[ilds] Durrell and Joyce

Denise Tart & David Green dtart at bigpond.net.au
Sun Feb 13 00:18:02 PST 2011


yes. I like the pictures of LD in jeans and short sleeved button down shirts; very workmanlike which is how he spoke of writing when he began to do it full time. he does not play the foppish artist ala Wilde but the man who cut wood and lives simply and builds his own stone walls - like Churchill (probably with drink nearby). there is great craft in the man, even in his own presentation.

Charles, the copy in Time Life mag that came with the photos had these interesting words:

'as for the setting of the book, the city of Alexandria, it is described in such rich and fantastic detail that most readers are convinced it is the actual city in Egypt rather than a splendiferous creation of the author's mind.'

a splendiferous creation of the author's mind.........why not?

There is to me always a dreamlike quality to LDs writing. it's real but not real. he rarely mentions dates. you never know quite when it is, was or ever shall be; like Shakespeare an eternal cosmos....................you enjoy the fruit but there is no clock on the wall.

David vin de Pays


From: Bruce Redwine 
Sent: Sunday, February 13, 2011 9:06 AM
To: ilds at lists.uvic.ca 
Cc: Bruce Redwine 
Subject: Re: [ilds] Durrell and Joyce


Good distinction between Joyce and Durrell.  Joyce's Martello tower turns into a dazzling survey of Western literature.  Durrell's tower at the Ambron Villa becomes a view into a highly personal landscape.  Joyce is the great genius, of course, but he doesn't make you feel in the way that David relates about his reaction to Prospero's Cell.  Joyce in his natty jacket and straw hat, Durrell in his pair of jeans with turned-up cuffs. 




Bruce






On Feb 12, 2011, at 11:12 AM, Ken Gammage wrote:


  After spending the last few nights revisiting Ulysses, I had some thoughts about these 20th century masters.
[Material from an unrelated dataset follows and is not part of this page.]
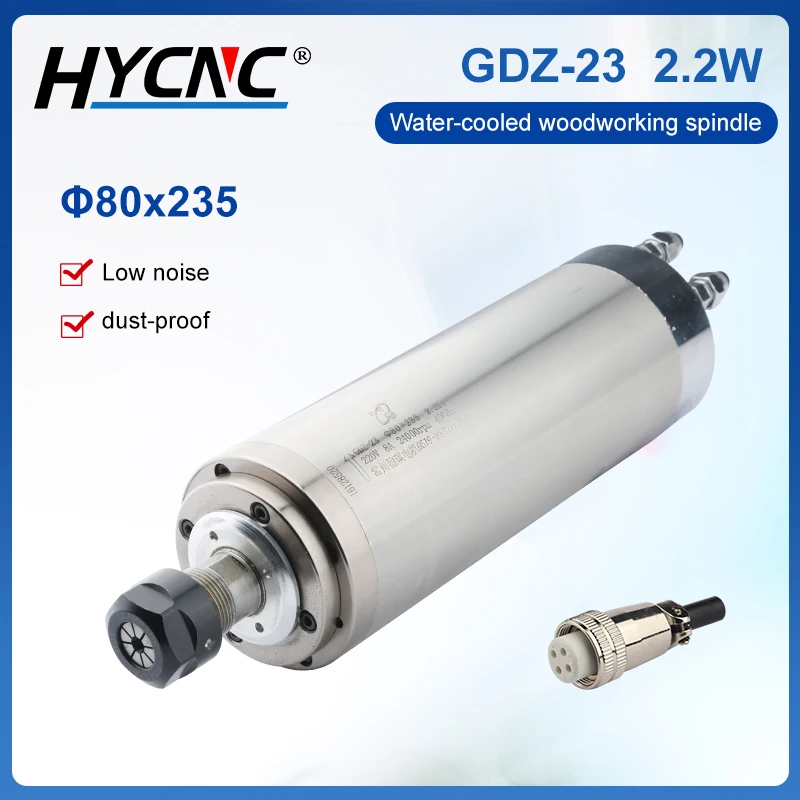 

HQD Spindle 2.2KW 220V 380V Water Cooled Spindle Motor 4pcs Bearing ER20 Chuck Dia 80x235mm For CNC Router Engraving GDZ-23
Joyce truly is the uebermensch, as Mulligan described Joyce’s young alter ego – perched high above Dublin, omniscient, pulling all the strings. His vantage as the storyteller is detached and virtually Godlike, his concerns nothing less than “…immeasurably remote eons to infinitely remote futures…”
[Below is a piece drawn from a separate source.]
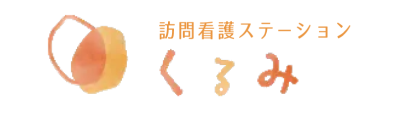 訪問ステーションくるみ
  Durrell on the other hand always seems to be the source of his own writing, the wellspring. Perhaps this is an effect of the Island books, where he told us what seemed to be his own story. Or maybe it’s just that we know the man so well. We see him in his kitchen with wine glasses and a guitar. We can practically hear his voice in everything he wrote.

  - Ken

  P.S. If Joyce was a poet, it’s chiefly of the “first he tickled her/then he patted her/then he passed the female catheter” variety.